Calculate the average after sampling


#1

I’m trying to calculate some statistics after sampling a subset of dataset. However, I observed my query processing is very slow.

For example, if I need to calculate the average of a data subset which is sampled from a dataset ‘input’ with the probability of 0.2, I use the following AFl statements:

avg(store(sample(input, 0.2), temp));

or

aggregate(store(sample(input, 0.2), temp), avg(val));

I know that I used the store function to store the sampled data in a temporary array, and I guess that one reason of poor performance may be such a temporary store. Is there any statement that can avoid such a ‘store’ process?


#2

You’ve got a couple of things going on here.

  1. There’s no need to store(…) the result of your sampling. SciDB supports a query language that allows you to compose operators. So you can pipe the results of the sample(…) (or the bernoulli(…), which is a better operator for this job) directly into the aggregate (… ).

  2. Looking at your sample rate a minute, you’re sampling 20% of the input data. Chances are, that’s going to touch every chunk in the input array, which won’t really reduce the I/O by all that much. I’d also note that the ‘sample(…)’ routine samples “chunks”, not cells. For a bernoulli random sample, use bernoulli(…). It’s a better sampler.

Anyway - try this:

aggregate ( input, count(*) as cnt )

The query above will give you the total size of the data, and usually very quickly, because under the covers we don’t consult the data itself but instead only the bitmasks we maintain. Now - suppose you want a sample size of 4,000 (a good rule of thumb). So you want a sample rate of 4,000 / P (where P is the population, the result of the query above). Call this value, ‘p’, say, 0.0001.

Plug your sample rate into the following query:

aggregate ( bernoulli ( input, 0.0001 ), avg ( val ) AS Avg_Val, count(*) as Sample_Size )

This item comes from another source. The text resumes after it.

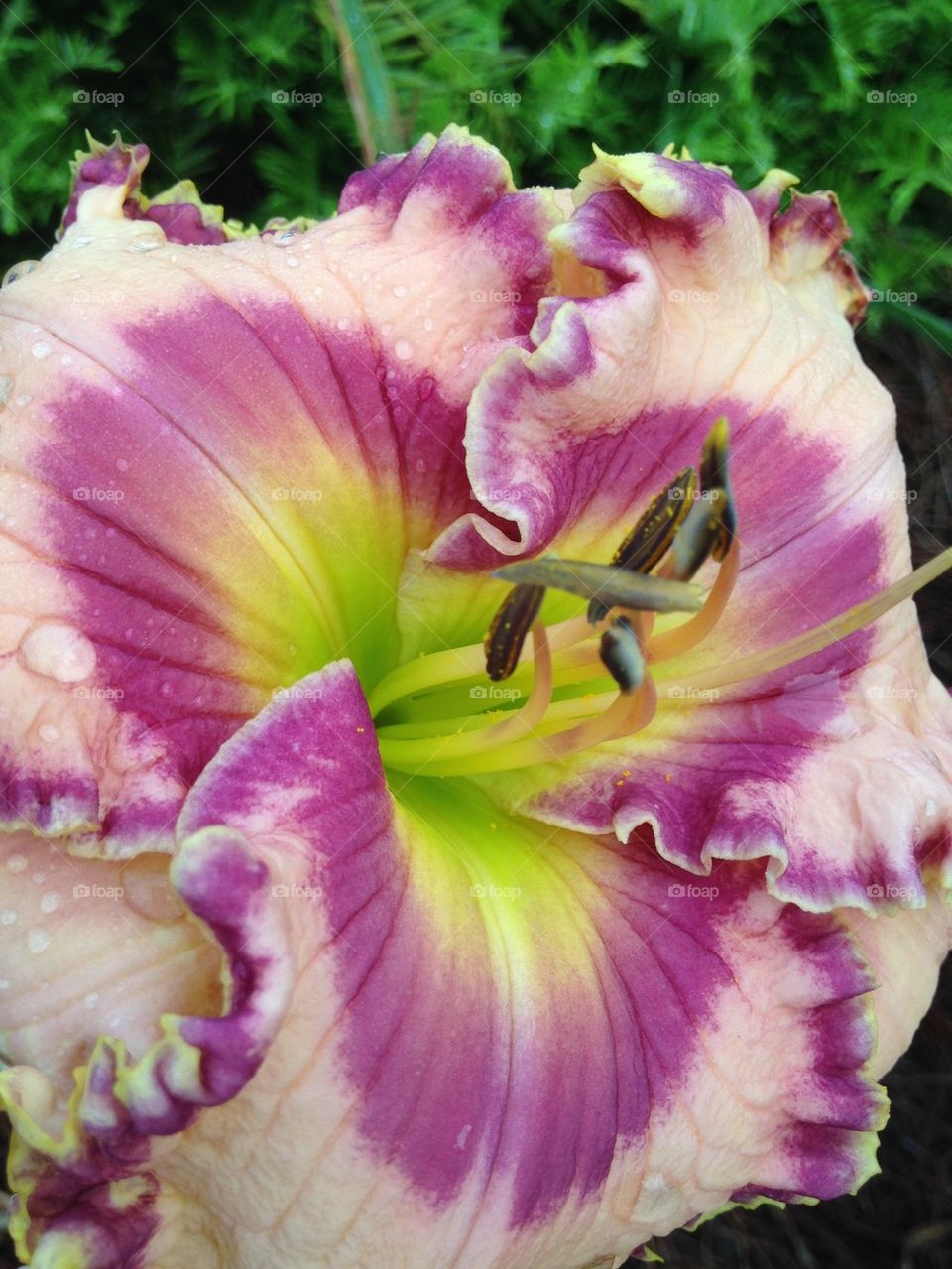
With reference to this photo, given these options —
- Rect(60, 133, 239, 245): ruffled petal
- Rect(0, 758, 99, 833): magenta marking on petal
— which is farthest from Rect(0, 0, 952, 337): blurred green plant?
Rect(0, 758, 99, 833): magenta marking on petal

Depending on your chunk size (if you have a really, really big data set, then pull p even lower to reduce the I/O by stepping over entire chunks, although this effect is most useful when chunk count > 1,000 and your data sizes are in the trillions of cells) this should be faster than what you’re doing.


#3

Thanks for your reply. I tried your suggested codes, and the performance looks good to me. Now I know how to control the sample rate. :smiley:

BTW, actually the first piece of code can be replaced by an ‘analyze’ function in AFL, which can provide some basic statistics of the queried dataset.


#4

Regarding analyze(…) …

Need to be a tiny bit careful w/ it. Analyze is intended (as you say) as a tool that provides a basic set of statistical information about the contents of an array, and you certainly can use it to compute the number of cells in the array. BUT … analyze(…) will be much, much slower than the quick aggregate ( …, count(*) …) query, because analyze(…) looks at the contents of all of the attributes in the input array. And analyze(…) is doing a lot more stuff, the most compute intensive of which is an estimate of the number of distinct values in the attribute (very handy to know when you’re planning the chunking for your n-Dimensionsal array).

Oh. And I wouldn’t try analyze ( bernoulli ( input, p ) ). The problem is that the sampling will render the distinct count and range estimates potentially way, way off. . .

Glad this helped! Let us know how you go.